Рабочее задание A> Переведите на английский язык предложение из фрагмента о домашнем варенье: «Но земляничного варенья у нас не было никогда.»
Рабочее задание B> Объясните по фрагменту о домашнем варенье, почему варенье в семье варили прежде всего из яблок и вишен.

Фрагмент документа>
******************************
У бабушки, проживающей на окраине города, возле Днепра, имелся небольшой садик: яблони и вишни. Вот из них и варили. Изредка покупали абрикосы, но это не каждый год, а если попадались дешевые, понемногу. Пару раз мама ездила за брусникой, очень вкусное было варенье. В шестидесятые годы бабушка стала выращивать клубнику, из нее тоже варили.
Но земляничного варенья у нас не было никогда. Землянику в детстве я вообще припоминаю с трудом – запомнилось, что если мы где-то находили кустик во время прогулки в лесу, то мама мне отдавала. С земляничным вареньем у меня тоже связана история о человеческой доброте и щедрости. Я впервые попробовала его не дома.
******************************
Текстовые данные в виде подписей:
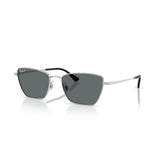 Gafas Ray-Ban Drea RB3783-003/81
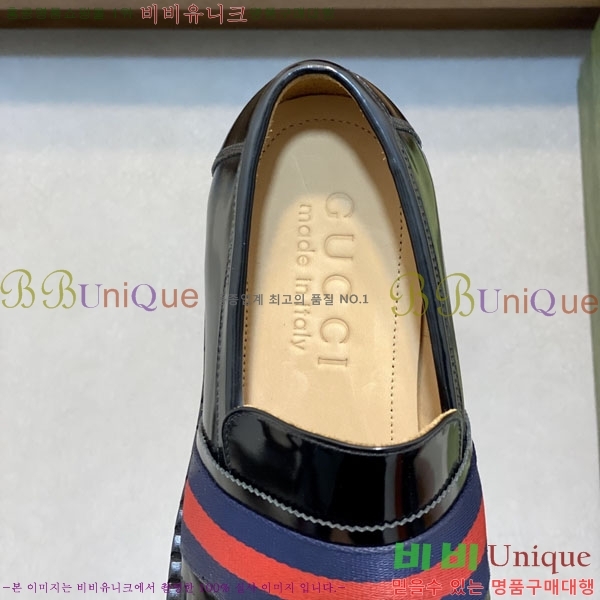 ���� ���� ���� G1559350-2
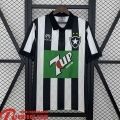 Lazio Retro Maillots De Foot Domicile Homme 1995 FG732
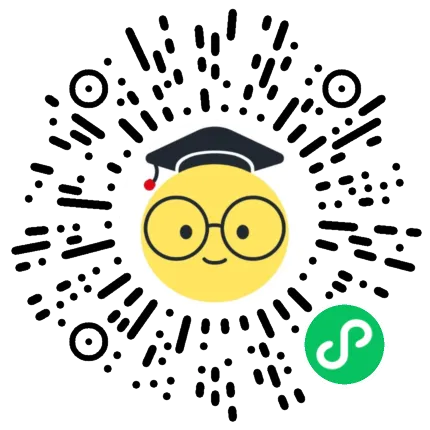 【学易金卷】高中期中模拟考试(2025—2026学年下学期) 第20张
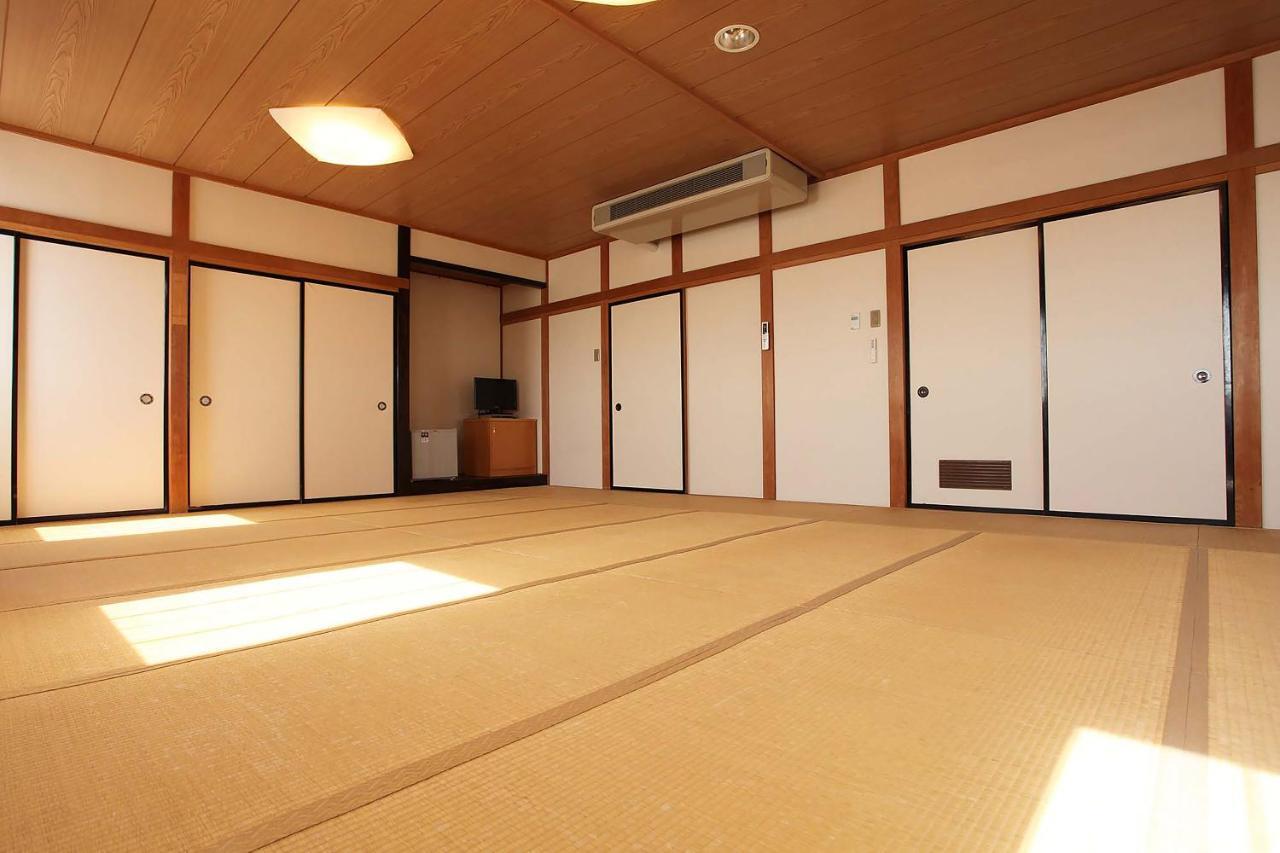 Katakuri-No-Yado Sendai Dış mekan fotoğraf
******************************
Ожидаемый ответ A> But we never had wild strawberry jam.

Ожидаемый ответ B> У бабушки, жившей на окраине города возле Днепра, был небольшой садик с яблонями и вишнями, из их плодов и варили варенье. Абрикосы покупали лишь изредка и не каждый год.